The request: Pictures do not belong in your copy. Repeat all the other data exactly.

Collected data entries
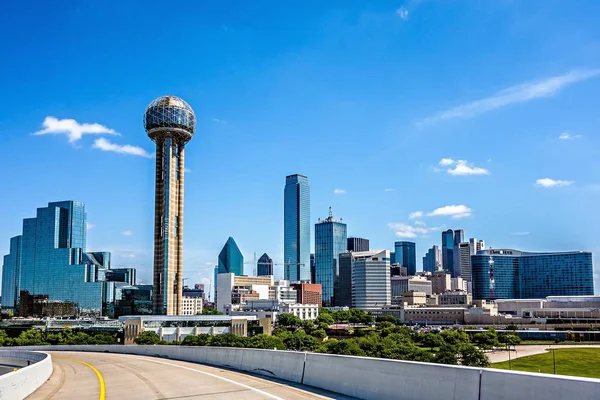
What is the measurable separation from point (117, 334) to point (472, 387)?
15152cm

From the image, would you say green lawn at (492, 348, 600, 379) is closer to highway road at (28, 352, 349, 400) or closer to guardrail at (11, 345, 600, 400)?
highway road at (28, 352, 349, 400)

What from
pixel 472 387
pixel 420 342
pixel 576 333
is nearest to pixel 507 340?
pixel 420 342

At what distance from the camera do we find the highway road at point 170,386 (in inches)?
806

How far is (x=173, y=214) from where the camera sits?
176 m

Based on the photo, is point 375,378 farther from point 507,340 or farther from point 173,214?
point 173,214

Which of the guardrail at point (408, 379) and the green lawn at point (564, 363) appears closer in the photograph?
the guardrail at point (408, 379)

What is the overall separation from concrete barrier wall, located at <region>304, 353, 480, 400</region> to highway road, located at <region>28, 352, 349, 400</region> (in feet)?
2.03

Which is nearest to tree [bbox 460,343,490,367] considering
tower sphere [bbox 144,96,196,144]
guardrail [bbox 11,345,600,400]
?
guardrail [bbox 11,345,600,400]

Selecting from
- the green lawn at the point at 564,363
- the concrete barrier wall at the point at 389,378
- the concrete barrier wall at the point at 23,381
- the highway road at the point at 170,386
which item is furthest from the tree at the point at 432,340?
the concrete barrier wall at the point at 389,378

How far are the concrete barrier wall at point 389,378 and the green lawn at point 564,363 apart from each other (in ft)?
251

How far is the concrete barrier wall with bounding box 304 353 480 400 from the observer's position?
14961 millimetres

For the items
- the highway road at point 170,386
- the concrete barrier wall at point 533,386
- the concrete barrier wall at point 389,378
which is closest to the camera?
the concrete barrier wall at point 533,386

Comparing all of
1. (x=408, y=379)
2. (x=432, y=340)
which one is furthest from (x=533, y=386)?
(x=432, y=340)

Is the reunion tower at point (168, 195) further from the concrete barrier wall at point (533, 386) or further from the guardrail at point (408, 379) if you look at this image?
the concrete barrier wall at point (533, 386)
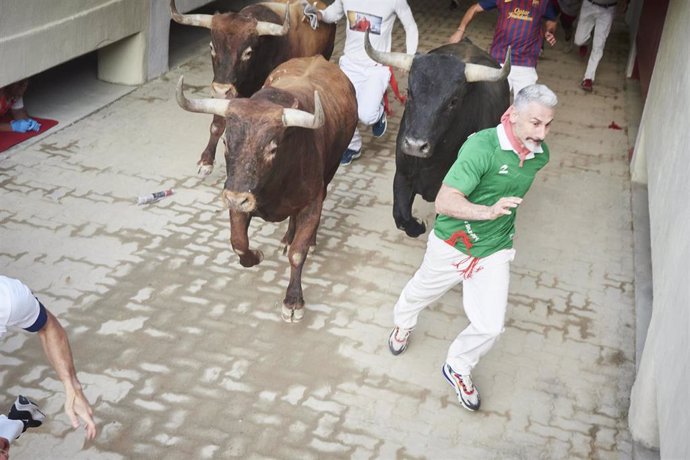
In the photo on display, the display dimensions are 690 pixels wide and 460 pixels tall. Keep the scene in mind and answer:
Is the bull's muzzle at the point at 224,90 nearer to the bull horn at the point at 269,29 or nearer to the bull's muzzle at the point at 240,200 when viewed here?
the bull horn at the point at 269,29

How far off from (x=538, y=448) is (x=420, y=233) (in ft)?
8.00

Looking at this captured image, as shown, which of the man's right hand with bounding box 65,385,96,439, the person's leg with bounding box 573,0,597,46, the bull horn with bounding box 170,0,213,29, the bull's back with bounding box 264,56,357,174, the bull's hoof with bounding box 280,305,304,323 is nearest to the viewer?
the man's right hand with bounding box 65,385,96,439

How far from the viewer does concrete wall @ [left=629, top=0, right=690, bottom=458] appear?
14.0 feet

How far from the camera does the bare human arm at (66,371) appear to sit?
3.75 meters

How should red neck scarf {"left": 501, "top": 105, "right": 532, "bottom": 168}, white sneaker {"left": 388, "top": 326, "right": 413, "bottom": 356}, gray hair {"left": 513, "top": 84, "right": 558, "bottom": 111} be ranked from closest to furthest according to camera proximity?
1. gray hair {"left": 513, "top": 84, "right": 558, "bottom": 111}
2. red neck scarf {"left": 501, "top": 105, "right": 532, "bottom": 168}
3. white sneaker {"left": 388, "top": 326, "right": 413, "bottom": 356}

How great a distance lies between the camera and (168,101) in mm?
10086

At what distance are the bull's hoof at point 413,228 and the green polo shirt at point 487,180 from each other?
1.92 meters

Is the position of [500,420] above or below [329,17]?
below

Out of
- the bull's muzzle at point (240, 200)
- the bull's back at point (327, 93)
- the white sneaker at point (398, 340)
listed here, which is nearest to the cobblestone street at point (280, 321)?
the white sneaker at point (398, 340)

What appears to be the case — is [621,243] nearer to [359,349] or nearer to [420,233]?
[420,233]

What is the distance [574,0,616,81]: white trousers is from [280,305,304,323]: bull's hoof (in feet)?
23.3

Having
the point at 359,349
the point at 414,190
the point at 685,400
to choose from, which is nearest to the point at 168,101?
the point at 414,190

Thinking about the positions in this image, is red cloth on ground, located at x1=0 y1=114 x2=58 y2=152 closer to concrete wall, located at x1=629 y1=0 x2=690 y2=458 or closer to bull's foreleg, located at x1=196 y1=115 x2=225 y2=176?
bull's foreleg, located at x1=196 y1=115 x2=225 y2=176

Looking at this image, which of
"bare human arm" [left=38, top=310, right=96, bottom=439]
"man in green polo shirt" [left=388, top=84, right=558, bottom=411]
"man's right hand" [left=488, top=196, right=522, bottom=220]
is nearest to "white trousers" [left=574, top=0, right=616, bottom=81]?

Exercise output:
What is the measurable separation from point (117, 334) to point (472, 387)?
15152cm

From the image, would you say green lawn at (492, 348, 600, 379) is closer to highway road at (28, 352, 349, 400) or closer to guardrail at (11, 345, 600, 400)?
highway road at (28, 352, 349, 400)

What from
pixel 472 387
pixel 420 342
pixel 576 333
is nearest to pixel 507 340?
pixel 420 342

At what distance from the camera do we find the highway road at point 170,386 (in inches)?
806

How far is (x=173, y=214) from where the camera sits?
176 m

Based on the photo, is point 375,378 farther from point 507,340 or farther from point 173,214?
point 173,214

Which of the guardrail at point (408, 379) and the green lawn at point (564, 363) appears closer in the photograph?
the guardrail at point (408, 379)

What is the overall separation from concrete barrier wall, located at <region>304, 353, 480, 400</region> to highway road, located at <region>28, 352, 349, 400</region> (in feet)?
2.03

Which is nearest to tree [bbox 460,343,490,367] considering
tower sphere [bbox 144,96,196,144]
guardrail [bbox 11,345,600,400]
?
guardrail [bbox 11,345,600,400]

Selecting from
- the green lawn at the point at 564,363
- the concrete barrier wall at the point at 389,378
- the concrete barrier wall at the point at 23,381
- the highway road at the point at 170,386
which item is furthest from the tree at the point at 432,340?
the concrete barrier wall at the point at 389,378

How far are the concrete barrier wall at point 389,378 and the green lawn at point 564,363 apart from each other (in ft)?
251

How far is the concrete barrier wall with bounding box 304 353 480 400 from the observer's position?
14961 millimetres

For the items
- the highway road at point 170,386
- the concrete barrier wall at point 533,386
- the concrete barrier wall at point 389,378
which is closest to the camera?
the concrete barrier wall at point 533,386

Comparing all of
1. (x=408, y=379)
2. (x=432, y=340)
which one is furthest from (x=533, y=386)?
(x=432, y=340)

Is the reunion tower at point (168, 195) further from the concrete barrier wall at point (533, 386) or further from the guardrail at point (408, 379) if you look at this image?
the concrete barrier wall at point (533, 386)
In the photo on display, the display dimensions are 690 pixels wide and 460 pixels tall. Keep the scene in mind and answer:
Is the bull's muzzle at the point at 224,90 nearer to the bull horn at the point at 269,29 or nearer to the bull's muzzle at the point at 240,200 when viewed here?
the bull horn at the point at 269,29

How far off from (x=538, y=448) is (x=420, y=233) (in ft)?
8.00

Looking at this captured image, as shown, which of the man's right hand with bounding box 65,385,96,439, the person's leg with bounding box 573,0,597,46, the bull horn with bounding box 170,0,213,29, the bull's back with bounding box 264,56,357,174, the bull's hoof with bounding box 280,305,304,323 is nearest to the viewer?
the man's right hand with bounding box 65,385,96,439

How far from the viewer does concrete wall @ [left=629, top=0, right=690, bottom=458] appear?
14.0 feet

How far from the camera does the bare human arm at (66,371) appear to sit?
3.75 meters

How should red neck scarf {"left": 501, "top": 105, "right": 532, "bottom": 168}, white sneaker {"left": 388, "top": 326, "right": 413, "bottom": 356}, gray hair {"left": 513, "top": 84, "right": 558, "bottom": 111} be ranked from closest to furthest according to camera proximity?
1. gray hair {"left": 513, "top": 84, "right": 558, "bottom": 111}
2. red neck scarf {"left": 501, "top": 105, "right": 532, "bottom": 168}
3. white sneaker {"left": 388, "top": 326, "right": 413, "bottom": 356}

How great a distance lies between the camera and (168,101) in mm?
10086

At what distance are the bull's hoof at point 413,228 and the green polo shirt at point 487,180 from each other?
1.92 meters

Is the position of [500,420] above or below [329,17]?
below

Out of
- the bull's muzzle at point (240, 200)
- the bull's back at point (327, 93)
- the white sneaker at point (398, 340)
listed here, which is nearest to the cobblestone street at point (280, 321)?
the white sneaker at point (398, 340)

What appears to be the case — is [621,243] nearer to [359,349] or nearer to [420,233]?
[420,233]

What is the distance [574,0,616,81]: white trousers is from [280,305,304,323]: bull's hoof (in feet)?
23.3

Having
the point at 359,349
the point at 414,190
the point at 685,400
to choose from, which is nearest to the point at 168,101?
the point at 414,190

Thinking about the positions in this image, is red cloth on ground, located at x1=0 y1=114 x2=58 y2=152 closer to concrete wall, located at x1=629 y1=0 x2=690 y2=458 or closer to bull's foreleg, located at x1=196 y1=115 x2=225 y2=176?
bull's foreleg, located at x1=196 y1=115 x2=225 y2=176

Looking at this image, which of
"bare human arm" [left=38, top=310, right=96, bottom=439]
"man in green polo shirt" [left=388, top=84, right=558, bottom=411]
"man's right hand" [left=488, top=196, right=522, bottom=220]
is nearest to "white trousers" [left=574, top=0, right=616, bottom=81]?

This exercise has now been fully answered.